Sunday, July 15, 2012

Reflections

Exodus 14:14  "The Lord himself will fight for you.  Just stay calm"  NLT

I gather my memories of the summer like a bouquet of wild flowers picked from the trails and roadsides I have run, walked, ridden and traveled the past few weeks.  It is an odd collection. Like wild flowers, some of my memories are bold bright and beautiful with color. They are smooth and soft like the velvety texture of the sweet peas' petal.   Others resemble thistle, surrounded by prickly-edged leaves.  Yet even with the thistle and thorns, all in all, it is a beautiful bouquet compared  to last summer.  Where as last summer I was losing control and free falling into Anorexia, this year I am  trying to let go of it, but it is hard.  It has become so much of my identity, I still struggle with who I am without it.  It draws people to me out of concern but at the same time repels them as they tire of trying to understand it.  Yet I was thinking today that in a sense it does prove that my parents must have, deep inside, a love for me because out of fearing for my health they have at least left me alone.

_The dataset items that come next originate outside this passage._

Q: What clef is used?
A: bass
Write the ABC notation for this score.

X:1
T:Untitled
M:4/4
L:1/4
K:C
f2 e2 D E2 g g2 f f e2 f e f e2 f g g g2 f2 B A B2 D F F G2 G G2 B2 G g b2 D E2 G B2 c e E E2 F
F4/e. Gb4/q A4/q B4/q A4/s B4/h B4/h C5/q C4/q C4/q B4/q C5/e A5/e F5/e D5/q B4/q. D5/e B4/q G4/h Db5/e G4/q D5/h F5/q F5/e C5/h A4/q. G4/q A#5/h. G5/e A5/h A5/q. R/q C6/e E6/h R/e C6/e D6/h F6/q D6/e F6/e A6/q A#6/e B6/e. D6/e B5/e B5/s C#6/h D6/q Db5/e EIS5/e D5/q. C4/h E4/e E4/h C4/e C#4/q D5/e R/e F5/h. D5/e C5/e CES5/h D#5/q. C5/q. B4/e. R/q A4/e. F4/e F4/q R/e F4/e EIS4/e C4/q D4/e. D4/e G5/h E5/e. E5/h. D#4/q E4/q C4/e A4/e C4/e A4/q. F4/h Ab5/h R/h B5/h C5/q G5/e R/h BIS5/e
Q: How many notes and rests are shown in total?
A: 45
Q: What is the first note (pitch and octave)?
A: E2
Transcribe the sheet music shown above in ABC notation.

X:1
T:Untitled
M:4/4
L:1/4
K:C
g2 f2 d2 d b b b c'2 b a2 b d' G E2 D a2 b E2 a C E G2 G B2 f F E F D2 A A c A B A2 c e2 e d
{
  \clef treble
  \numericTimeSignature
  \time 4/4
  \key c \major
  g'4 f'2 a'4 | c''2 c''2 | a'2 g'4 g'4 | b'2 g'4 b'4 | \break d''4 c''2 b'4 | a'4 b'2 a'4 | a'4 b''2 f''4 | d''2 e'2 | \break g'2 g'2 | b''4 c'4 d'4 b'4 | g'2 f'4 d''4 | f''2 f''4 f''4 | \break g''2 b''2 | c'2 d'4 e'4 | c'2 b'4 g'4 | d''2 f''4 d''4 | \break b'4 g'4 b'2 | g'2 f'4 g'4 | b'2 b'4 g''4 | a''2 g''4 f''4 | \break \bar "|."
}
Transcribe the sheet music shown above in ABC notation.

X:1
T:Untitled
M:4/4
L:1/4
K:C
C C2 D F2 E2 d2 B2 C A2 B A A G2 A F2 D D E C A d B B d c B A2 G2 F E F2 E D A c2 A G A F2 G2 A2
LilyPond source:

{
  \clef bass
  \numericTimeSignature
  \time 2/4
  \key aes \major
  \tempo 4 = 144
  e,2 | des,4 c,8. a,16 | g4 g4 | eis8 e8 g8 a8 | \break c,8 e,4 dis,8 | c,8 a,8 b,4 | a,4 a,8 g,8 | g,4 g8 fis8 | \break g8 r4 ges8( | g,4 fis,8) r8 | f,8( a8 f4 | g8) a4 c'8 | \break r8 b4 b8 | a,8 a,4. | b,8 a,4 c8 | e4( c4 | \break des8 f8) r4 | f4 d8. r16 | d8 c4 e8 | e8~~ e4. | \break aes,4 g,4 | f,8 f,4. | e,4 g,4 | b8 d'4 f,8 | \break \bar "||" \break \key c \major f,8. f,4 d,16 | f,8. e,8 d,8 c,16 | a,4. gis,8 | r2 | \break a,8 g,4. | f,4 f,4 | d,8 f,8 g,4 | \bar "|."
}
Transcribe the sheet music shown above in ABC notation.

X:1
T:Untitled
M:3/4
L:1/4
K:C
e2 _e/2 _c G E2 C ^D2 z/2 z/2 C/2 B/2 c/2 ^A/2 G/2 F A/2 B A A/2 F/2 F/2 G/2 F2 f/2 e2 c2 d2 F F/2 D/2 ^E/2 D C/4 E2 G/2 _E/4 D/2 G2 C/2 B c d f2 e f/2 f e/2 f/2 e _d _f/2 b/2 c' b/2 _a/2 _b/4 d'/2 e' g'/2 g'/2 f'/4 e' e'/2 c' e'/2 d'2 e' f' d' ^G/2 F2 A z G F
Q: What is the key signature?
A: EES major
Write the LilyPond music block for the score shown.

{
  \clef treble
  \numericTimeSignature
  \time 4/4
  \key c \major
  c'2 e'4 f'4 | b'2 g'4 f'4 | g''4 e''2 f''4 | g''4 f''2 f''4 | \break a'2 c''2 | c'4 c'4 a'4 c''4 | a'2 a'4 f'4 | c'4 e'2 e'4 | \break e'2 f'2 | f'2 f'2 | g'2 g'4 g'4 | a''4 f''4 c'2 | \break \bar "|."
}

It would be nice if they knew or acknowledged how sick I was, but I will have settle for this.  Hopefully as I recover, I will learn to use my voice with them and not my body.  And most of all realize that they are limited and I am hoping to be limitless.

I have such mixed emotions about my body right now.  I  wonder if  I will ever be at peace with it?  I reluctantly run the 10K instead of the 1/2 I so desired.  I remember last year how my body strained and struggled to run after weeks of restricting and purging.  Although I finished well last year, the pain and discomfort is evident in the pictures.  There is the beginning of  the lifelessness I felt, exposed on film.  This year I was comfortable, strong and vibrant.  I didn't miss the searing gut pain from the purging with each step I took.  Ahh!  This year, even through my cheetah sunglasses, there is a sparkle in my eye and a joy that radiates through my body off the film.  I rocked the race, 11th woman in, 25th overall.  It was a great day!  I had my sister and Beth at the finish line waiting for me, and a week ahead of me with just the girls.  Lots of laughter, warm weather, and plenty of wine.

I have two favorite times of day up here.  Early in the morning and late in the afternoon.  In the afternoon with my back turned to the sun and my face to the water I take the time to breath, pray and reflect.  I count my blessings, and despite my past year feel a sense of calm wash over me.  There is a peace I feel in being alone, yet not being lonely.  I love how Anna Quindlen speaks of this " Solitude is an acceptable form of selfishness"  I couldn't agree with her more, but it has taken me years to allow myself this simple pleasure of being alone without guilt or, frankly feeling lonely.  Today as I sit with myself I feel the cool breeze coming off the lake.  I  close my eyes and imagine it is God's breath  exhaling and carrying with it the burdens I was never meant to carry as he inhales and lifts them to heaven for him to carry.  For the moment I feel free and unencumbered; light, tall, like I am beginning to unfold.